* Set of tasks
[a] According to the passage on Rodney Harrison's suspension, what banned substance did Harrison reportedly use?
[b] Write the next part of the passage on Rodney Harrison's suspension, picking up after its final sentence.

* Reading passage
While New England CB Rodney Harrison serves a 4 game suspension for violating the NFL’s Don’t End Up On Signature Pharmacies’ Computer policy, Pats coach Bill Belichick was typically forthcoming while being grilled by the Globe’s Christopher L. Gasper :
When asked yesterday whether he could be confident that Harrison’s use of a banned substance – reportedly human growth hormone – was an isolated incident, Patriots coach Bill Belichick (above) intimated that it was not something he could say with certainty.
“I don’t have any knowledge,” Belichick said before stopping short. “I don’t have any more knowledge of it than anybody else does. However, the league monitors and does those things. It’s all, it’s all outside of the team. We all know what the policies and the procedures are. I don’t think there is any need for me to go through them. That’s a matter of record.”

* Dataset content
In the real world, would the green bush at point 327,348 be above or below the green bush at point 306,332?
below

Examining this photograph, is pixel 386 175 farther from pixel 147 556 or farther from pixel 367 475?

* Numbered answers
[a] Human growth hormone.

[b]
Belichick did say that the team talks to players about a number of subjects and hinted that the use prohibited substances was one of them.
“I would just say that we talk to players about everything that we feel is important,” said Belichick. “That covers a lot of things. You know the situation. You know the situation on this as well as I do. What the league is and what their comments are, that’s what they are. I’m not going to speak for the league.”
Belichick was asked if he thought the league should introduce blood testing.
“I’m just trying to coach this team and get ready for the Jets,” he said. “I don’t really have any comment on what the league policies are, what their rules are or what their deal is. They got people doing that. I’m sure they know a lot more about it than I do. We’ll leave that to them and the people who make those decisions.”
Few Patriots players were willing to talk about Harrison’s suspension and those who did stayed on message.
“We’re not talking about Rodney. We’re not talking about Rodney,” said linebacker Junior Seau, who was Harrison’s teammate for nine seasons in San Diego and has been for the last two with the Patriots. “We’re talking about the Jets and our teammates that are in the locker room.”
The 38-year-old Seau, who is in his 18th season, was asked if the temptation to try something to prolong an NFL career gets greater as that career reaches its final stages.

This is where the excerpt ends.